Вскоре весь холм был охвачен, а на нём, огрызаясь и отступая, беспорядочно перемещались небольшие отряды, на которые разбился монгольский полк. Преимущества здесь противник почти никакого не приобрёл — русские кони были намного выше монгольских. Рубка шла жаркая повсюду, куда доставал взгляд. И справа и слева теперь слышался истошный вой. Монгольскую конницу, сбившуюся в кучу, вырубали со всех сторон. С каждым ударом она становилась всё разрозненнее и податливей.
Скоро она истаяла почти совсем. Лишь два небольших отряда спешно добивались по обоим склонам холма. Да около двух десятков конных сумели вырваться из боя на простор, уводя своего начальника. Вдогон беглецам бросился горячий Даниил Романович, с ним Олег и до сотни дружинников.
Победа была полная. Такая, о какой мечталось. Весь монгольский полк погиб, не пожелав покинуть место сражения. Правда, когда пригляделись к убитым, то обнаружили, что среди них почему-то много не монголов, а людей, принадлежавших, по всем признакам, к другому племени. У этих не было косого разреза узких глаз, волосы на головах были с курчавиной да и одеты они были не совсем по-монгольски. И сражались-то они, если честно говорить, не слишком отважно. Как будто бились по приказу.
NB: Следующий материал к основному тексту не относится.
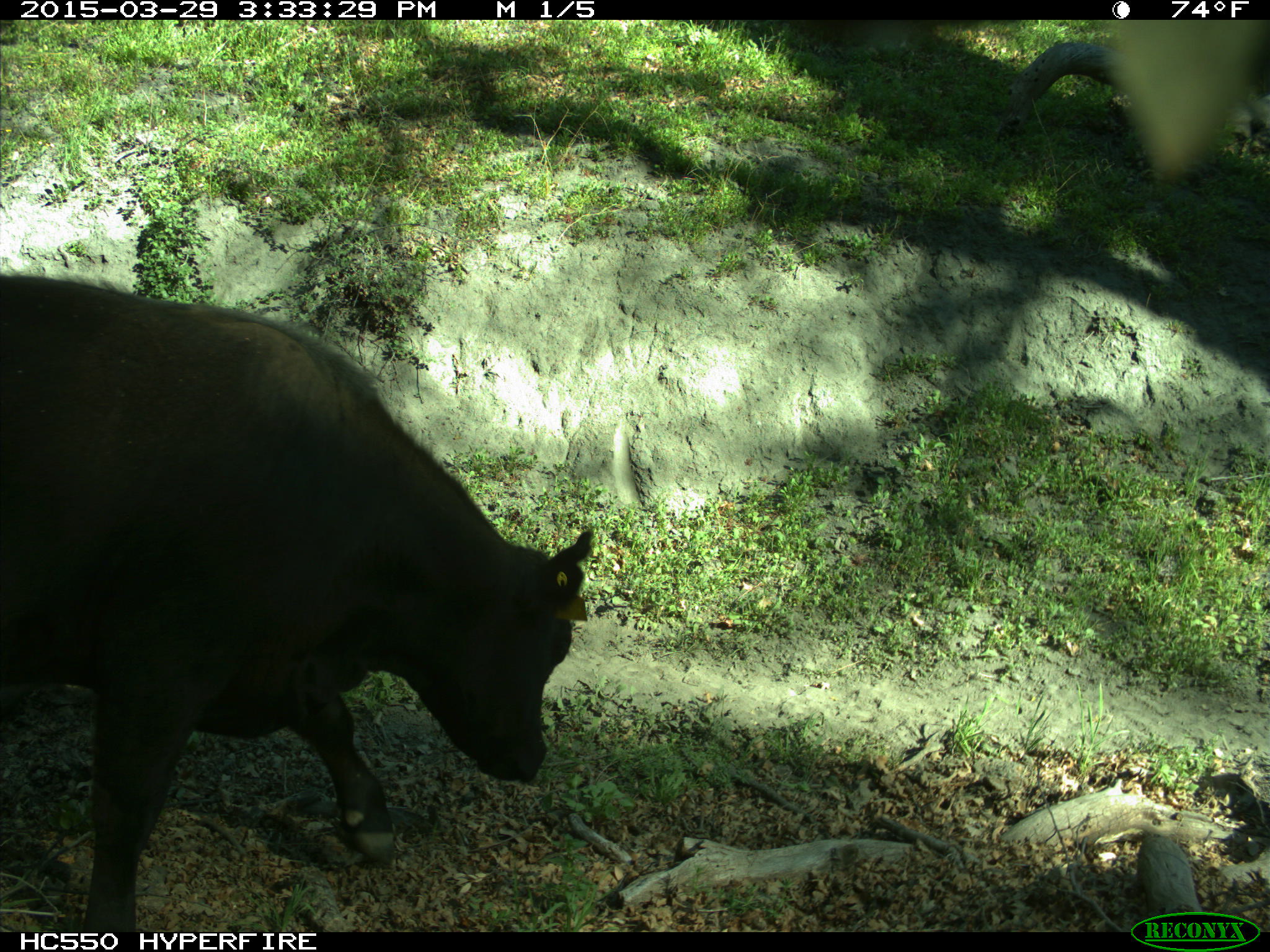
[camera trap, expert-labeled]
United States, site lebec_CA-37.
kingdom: Animalia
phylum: Chordata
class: Mammalia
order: Artiodactyla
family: Bovidae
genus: Bos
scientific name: Bos taurus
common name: domestic cow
Впрочем, возможно, так и было.
Добычи взяли великое множество: и скота, и оружия, снятого с убитых, и диковинной чужеземной утвари. Среди монгольского стана уже вовсю хозяйничали половцы, принявшиеся за этот промысел ещё до того, как пал последний защитник холма. Ну что ты с них возьмёшь, с диких степняков? Ладно, грабьте, из-за добычи ведь пошли на войну. Потом сосчитаемся.
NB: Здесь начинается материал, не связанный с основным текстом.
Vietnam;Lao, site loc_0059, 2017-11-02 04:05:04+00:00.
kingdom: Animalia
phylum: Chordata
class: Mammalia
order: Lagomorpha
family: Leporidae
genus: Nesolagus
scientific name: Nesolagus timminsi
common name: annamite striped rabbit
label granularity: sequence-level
Через некоторое время вернулись Даниил Романович и Олег Курский. И тоже не с пустыми руками. Рядом с Даниилом на монгольском коне ехал связанный человек. Вот этот уже точно выглядел, как монгол.
— Гляди, князь! — крикнул Даниил Мстиславу Мстиславичу. — Вот какую птицу мы поймали! Знаешь, как его зовут? Эй, ты, ворог! Как имя твоё?
— Мурза Гемябек, — отвечал с готовностью связанный.
— Вот так имечко! Язык вывихнешь, пока выговоришь, — восхищённо воскликнул Даниил. — Начальник ихний, — со смехом пояснил он Мстиславу. — Мы на него случайно наткнулись. Те монголы, за которыми погоня была, они в половецкий курган забежали. Сами же и разрыли, наверное, воры проклятые. Мы их осадили, а они, пока отбивались, выкопали ямку, посадили туда своего... эй, как твоё имя?
— Мурза Гемябек! — снова выкрикнул монгол, вызвав всеобщий смех. Смеялись не столько над непривычным именем, сколько над готовностью этого монгола признаваться во всём, о чём бы не спросили.
— Вот его. Прикрыли кое-чем и землицей присыпали сверху. Думали, что не найдём. А мы уж и уходить собрались, когда убитых ободрали, вдруг смотрим — земля шевелится! Цап его за холку — и вынули из ямы. Уж как он переживал! Князь Мстислав, его допросить надо! Он нам, собака монгольская, ценные сведения может дать.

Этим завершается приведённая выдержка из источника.